Ele esperou. Chamava a atenção sim, mas soube aguardar a hora certa. Uma bela noite, fui a seu encontro. Admirei a embalagem metálica e sua cor magnifica, borrifei na pele. Oh, mas que familiar soou, que instigante! E aí eu fiquei uma hora o absorvendo, tentando entender o que nele me era tão conhecido e tão exótico. Quando dei por mim, estava entregue.
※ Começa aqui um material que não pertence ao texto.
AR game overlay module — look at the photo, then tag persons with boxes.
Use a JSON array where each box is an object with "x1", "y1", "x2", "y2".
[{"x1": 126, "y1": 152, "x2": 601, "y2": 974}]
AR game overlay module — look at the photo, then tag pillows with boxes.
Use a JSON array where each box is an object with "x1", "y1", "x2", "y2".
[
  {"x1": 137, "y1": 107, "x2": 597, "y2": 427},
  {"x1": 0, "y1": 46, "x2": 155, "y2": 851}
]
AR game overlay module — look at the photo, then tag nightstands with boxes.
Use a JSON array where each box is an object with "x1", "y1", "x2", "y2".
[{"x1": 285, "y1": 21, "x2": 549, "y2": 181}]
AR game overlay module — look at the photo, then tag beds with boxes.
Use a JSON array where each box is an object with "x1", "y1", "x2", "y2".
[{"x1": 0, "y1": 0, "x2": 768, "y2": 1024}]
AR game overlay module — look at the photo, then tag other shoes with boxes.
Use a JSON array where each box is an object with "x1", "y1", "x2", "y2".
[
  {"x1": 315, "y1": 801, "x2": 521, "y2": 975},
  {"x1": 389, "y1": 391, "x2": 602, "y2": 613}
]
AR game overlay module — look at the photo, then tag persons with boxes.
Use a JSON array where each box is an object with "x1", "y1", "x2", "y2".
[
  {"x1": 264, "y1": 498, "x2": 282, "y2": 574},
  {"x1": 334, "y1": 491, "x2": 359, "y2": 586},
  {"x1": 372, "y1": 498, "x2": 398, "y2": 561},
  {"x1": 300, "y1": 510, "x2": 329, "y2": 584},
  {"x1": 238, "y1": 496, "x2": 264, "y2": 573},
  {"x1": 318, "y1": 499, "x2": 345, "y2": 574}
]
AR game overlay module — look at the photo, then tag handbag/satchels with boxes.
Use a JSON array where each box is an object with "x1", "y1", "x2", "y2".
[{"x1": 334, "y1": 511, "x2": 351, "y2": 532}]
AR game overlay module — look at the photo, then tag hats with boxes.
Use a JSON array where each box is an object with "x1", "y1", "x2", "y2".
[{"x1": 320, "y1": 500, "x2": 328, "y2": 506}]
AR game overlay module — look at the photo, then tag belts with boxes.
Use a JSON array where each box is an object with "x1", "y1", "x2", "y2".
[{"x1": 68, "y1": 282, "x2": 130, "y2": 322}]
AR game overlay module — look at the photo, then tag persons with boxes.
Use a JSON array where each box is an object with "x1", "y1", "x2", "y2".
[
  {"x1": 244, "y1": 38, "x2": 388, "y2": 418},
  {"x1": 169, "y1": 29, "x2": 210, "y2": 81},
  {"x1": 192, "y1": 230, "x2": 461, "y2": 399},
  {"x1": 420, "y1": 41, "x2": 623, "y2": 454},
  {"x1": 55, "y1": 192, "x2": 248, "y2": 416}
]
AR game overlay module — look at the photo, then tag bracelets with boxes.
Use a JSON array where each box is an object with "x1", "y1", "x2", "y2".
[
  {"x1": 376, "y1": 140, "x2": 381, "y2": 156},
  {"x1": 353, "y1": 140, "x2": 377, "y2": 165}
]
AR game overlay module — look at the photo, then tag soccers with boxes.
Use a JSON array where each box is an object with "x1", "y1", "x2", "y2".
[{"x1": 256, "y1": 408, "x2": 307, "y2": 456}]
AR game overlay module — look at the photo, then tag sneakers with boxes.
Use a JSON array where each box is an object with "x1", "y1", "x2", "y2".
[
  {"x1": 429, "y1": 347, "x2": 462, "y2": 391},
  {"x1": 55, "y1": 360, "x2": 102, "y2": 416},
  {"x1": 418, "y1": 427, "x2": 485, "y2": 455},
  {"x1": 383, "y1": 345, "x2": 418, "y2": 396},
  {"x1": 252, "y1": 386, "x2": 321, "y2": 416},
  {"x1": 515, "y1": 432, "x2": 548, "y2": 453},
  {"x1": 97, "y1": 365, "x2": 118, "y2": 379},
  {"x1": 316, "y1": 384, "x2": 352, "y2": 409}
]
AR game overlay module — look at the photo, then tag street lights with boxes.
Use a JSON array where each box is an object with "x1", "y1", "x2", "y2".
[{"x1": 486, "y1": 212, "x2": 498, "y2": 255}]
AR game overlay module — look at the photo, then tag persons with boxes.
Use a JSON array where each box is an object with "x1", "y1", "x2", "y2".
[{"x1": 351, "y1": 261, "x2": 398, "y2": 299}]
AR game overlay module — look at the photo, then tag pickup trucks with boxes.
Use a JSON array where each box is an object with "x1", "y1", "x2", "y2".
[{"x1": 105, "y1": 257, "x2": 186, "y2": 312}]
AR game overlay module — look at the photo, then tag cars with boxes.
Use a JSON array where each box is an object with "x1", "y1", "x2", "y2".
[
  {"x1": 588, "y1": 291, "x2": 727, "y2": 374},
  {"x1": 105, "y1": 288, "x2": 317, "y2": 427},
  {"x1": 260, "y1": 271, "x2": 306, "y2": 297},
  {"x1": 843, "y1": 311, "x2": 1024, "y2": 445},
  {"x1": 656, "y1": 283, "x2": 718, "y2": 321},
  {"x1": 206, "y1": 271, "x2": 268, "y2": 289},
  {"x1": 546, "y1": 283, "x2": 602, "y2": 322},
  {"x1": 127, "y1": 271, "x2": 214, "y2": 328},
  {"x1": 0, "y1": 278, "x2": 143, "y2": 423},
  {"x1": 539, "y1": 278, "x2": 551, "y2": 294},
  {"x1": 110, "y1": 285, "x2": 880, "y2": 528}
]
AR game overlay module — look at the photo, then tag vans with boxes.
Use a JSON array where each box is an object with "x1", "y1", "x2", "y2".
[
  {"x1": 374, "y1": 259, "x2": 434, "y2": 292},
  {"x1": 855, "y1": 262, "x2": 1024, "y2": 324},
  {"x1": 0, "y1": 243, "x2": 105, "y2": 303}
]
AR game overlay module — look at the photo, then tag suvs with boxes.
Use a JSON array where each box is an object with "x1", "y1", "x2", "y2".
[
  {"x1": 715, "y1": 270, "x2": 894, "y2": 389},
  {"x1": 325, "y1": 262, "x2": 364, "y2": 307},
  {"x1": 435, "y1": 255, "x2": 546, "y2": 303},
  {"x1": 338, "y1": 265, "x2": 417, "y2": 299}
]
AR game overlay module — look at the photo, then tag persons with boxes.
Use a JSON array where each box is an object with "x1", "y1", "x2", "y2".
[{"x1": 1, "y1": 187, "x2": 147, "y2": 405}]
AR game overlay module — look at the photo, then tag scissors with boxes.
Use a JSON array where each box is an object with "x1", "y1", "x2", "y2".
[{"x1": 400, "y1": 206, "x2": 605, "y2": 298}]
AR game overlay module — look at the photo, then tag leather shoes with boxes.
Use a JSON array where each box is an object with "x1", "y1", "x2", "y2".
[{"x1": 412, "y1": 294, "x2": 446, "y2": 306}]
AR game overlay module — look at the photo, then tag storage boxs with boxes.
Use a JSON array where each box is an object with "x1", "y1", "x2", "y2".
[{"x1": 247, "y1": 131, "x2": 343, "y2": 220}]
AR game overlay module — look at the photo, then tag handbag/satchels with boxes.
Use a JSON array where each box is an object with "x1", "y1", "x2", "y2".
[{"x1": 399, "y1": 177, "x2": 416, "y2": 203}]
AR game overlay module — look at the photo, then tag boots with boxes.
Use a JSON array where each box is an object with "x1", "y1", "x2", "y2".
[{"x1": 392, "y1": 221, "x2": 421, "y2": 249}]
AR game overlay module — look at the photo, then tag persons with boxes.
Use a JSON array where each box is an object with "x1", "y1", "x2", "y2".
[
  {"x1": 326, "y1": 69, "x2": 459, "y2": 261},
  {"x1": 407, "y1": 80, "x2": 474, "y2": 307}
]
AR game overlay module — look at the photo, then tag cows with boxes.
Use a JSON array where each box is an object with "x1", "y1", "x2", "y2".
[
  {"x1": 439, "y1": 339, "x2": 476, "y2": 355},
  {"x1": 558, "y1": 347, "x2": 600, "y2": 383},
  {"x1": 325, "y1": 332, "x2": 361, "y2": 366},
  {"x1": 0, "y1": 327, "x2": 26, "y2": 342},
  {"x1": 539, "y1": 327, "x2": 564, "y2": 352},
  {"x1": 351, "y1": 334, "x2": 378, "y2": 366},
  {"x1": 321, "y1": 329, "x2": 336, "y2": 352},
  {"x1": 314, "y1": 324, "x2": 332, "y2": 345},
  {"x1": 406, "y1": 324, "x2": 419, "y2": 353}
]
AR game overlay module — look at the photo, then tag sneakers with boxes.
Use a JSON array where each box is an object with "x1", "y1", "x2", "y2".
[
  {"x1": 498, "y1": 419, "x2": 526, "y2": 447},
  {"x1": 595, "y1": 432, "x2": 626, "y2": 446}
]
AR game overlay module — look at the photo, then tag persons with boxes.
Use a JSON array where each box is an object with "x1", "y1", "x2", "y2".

Como diria o pagode noventista, ‘a paixão me pegou’. Ok, essa foi horrível…

Blush começa com algo cítrico, adocicado, quente e ao mesmo tempo fresco e efervescente. Como pode? Tem casca de cítricos e sumo, suco doce e de cor radiante. Tem gengibre, mas tão diferente de tudo! É o gengibre fresco e recém cortado, picante, exótico.

Aí chegam flores brancas miúdas e brilhantes. Algo balsâmico e de breve tonalidade salina, em perfeita harmonia com o dulçor das flores.

A baunilha muito bem dosada, doce sem ser gourmand, sem flerte com a confeitaria. Tem âmbar e sândalo cremosos e texturizados, macios e acolhedores.

É um perfume de dualidades: fresco e quente, doce e salgado, exótico e sofisticado.

Uma lindeza, meu novo amorzinho! Se você gostou do Olympea, vai forte no Una Blush, acredite, ele é melhor.

Desenvolvido por Veronica Kato e Antonie Maisondieu, suas notas olfativas são:

Notas de saída: bergamota, gengibre, notas cítricas.

Notas médias: flor de laranjeira, muguet, breu branco.

Notas de fundo: vanila, âmbar, sândalo.